Dabei sind die Parallelen offensichtlich. Wer die Standards definiert, die Plattformen betreibt und die Infrastruktur kontrolliert, verfügt über einen erheblichen strategischen Vorteil. Wenn Europa digitale Souveränität ernst meint, sollte diese Debatte daher nicht bei KI oder Cloud-Lösungen enden. Sie muss auch den Finanzsektor umfassen.

Die Voraussetzungen dafür wären grundsätzlich vorhanden. Europa verfügt über starke Universitäten, technologisches Know-how, hohe Sparquoten und etablierte Finanzinstitutionen. Gleichzeitig zeigt sich seit Jahren ein wiederkehrendes Muster: Innovationen entstehen häufig in Europa, werden aber anderswo skaliert. Genau deshalb wird es entscheidend sein, Forschung, Unternehmertum, Kapital und Regulierung stärker zusammenzuführen und die Umsetzungsgeschwindigkeit zu erhöhen.

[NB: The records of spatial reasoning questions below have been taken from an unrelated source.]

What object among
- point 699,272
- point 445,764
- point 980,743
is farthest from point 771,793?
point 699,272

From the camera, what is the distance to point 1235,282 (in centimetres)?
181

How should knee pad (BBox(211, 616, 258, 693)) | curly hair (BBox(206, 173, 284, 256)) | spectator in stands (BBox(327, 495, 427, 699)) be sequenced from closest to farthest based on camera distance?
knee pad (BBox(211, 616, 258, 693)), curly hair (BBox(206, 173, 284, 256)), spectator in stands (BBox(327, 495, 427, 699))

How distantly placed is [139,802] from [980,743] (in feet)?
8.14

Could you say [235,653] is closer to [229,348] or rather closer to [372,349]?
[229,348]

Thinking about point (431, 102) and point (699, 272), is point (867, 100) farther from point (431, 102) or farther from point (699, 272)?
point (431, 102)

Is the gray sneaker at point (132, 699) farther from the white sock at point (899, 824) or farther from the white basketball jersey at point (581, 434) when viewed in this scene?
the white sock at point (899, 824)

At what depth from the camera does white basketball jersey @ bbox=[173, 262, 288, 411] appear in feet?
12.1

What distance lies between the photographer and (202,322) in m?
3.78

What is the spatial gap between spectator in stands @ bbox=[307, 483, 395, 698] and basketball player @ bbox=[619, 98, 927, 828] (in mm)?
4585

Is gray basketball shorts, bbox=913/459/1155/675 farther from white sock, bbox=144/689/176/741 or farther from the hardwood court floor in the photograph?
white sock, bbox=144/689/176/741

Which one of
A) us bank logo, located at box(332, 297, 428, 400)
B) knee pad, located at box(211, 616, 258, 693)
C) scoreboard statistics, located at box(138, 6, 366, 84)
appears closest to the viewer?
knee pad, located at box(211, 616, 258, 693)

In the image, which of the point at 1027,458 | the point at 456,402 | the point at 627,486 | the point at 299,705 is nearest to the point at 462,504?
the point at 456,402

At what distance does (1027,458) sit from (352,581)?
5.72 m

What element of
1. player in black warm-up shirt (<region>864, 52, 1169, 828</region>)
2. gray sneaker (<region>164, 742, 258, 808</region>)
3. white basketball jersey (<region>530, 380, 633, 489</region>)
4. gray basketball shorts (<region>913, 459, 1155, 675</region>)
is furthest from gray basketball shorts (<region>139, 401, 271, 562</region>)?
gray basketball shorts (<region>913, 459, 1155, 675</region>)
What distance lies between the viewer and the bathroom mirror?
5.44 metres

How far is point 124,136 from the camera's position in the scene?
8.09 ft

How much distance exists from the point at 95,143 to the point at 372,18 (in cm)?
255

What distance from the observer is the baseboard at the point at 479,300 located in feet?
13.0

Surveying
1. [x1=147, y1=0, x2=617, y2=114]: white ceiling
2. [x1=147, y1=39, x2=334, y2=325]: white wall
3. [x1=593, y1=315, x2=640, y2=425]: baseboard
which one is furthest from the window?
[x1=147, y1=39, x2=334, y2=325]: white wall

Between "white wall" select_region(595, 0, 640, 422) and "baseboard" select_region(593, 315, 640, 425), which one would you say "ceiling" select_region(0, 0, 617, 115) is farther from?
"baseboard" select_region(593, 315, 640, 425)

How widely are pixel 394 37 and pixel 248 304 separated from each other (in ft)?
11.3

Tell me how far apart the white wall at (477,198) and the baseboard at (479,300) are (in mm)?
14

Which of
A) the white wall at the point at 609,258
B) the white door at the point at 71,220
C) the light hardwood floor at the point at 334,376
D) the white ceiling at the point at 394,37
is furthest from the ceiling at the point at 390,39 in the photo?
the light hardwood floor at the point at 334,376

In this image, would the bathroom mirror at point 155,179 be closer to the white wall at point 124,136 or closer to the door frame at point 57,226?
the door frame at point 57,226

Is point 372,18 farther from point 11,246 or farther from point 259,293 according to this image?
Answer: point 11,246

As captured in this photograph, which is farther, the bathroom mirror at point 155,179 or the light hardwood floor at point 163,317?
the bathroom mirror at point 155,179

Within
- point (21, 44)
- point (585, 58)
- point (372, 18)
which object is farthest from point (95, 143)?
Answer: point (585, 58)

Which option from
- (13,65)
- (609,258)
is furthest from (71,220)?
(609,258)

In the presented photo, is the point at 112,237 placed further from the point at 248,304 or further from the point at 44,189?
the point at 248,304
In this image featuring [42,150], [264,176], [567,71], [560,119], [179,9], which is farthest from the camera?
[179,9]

Proof of Talk hat mir vor allem eines vor Augen geführt: Die Diskussion befindet sich an einem anderen Punkt als noch vor wenigen Jahren. Die Frage lautet nicht mehr, ob Blockchain-Technologien jemals relevant werden könnten. Die Frage lautet zunehmend, welche konkreten Anwendungen sich durchsetzen und welche Regionen von dieser Entwicklung profitieren werden.

Ob Blockchain tatsächlich die Finanzwelt grundlegend verändern wird, kann heute niemand mit Sicherheit beantworten. Sicher ist jedoch, dass Banken, Investoren, Unternehmen und Regulatoren diese Möglichkeit mittlerweile ernsthaft diskutieren. Allein das unterscheidet die aktuelle Situation grundlegend von jener vor einigen Jahren.

Gerade deshalb lohnt es sich, die Entwicklungen aufmerksam zu verfolgen. Nicht, weil jede technologische Vision Realität wird. Sondern weil in solchen Phasen oft die Grundlagen jener Infrastrukturen entstehen, die Wirtschaft und Gesellschaft über Jahrzehnte prägen. Die nächste Finanzinfrastruktur wird möglicherweise genau jetzt gebaut. Die entscheidende Frage für Europa lautet daher nicht, ob sie kommt, sondern welche Rolle wir dabei spielen werden.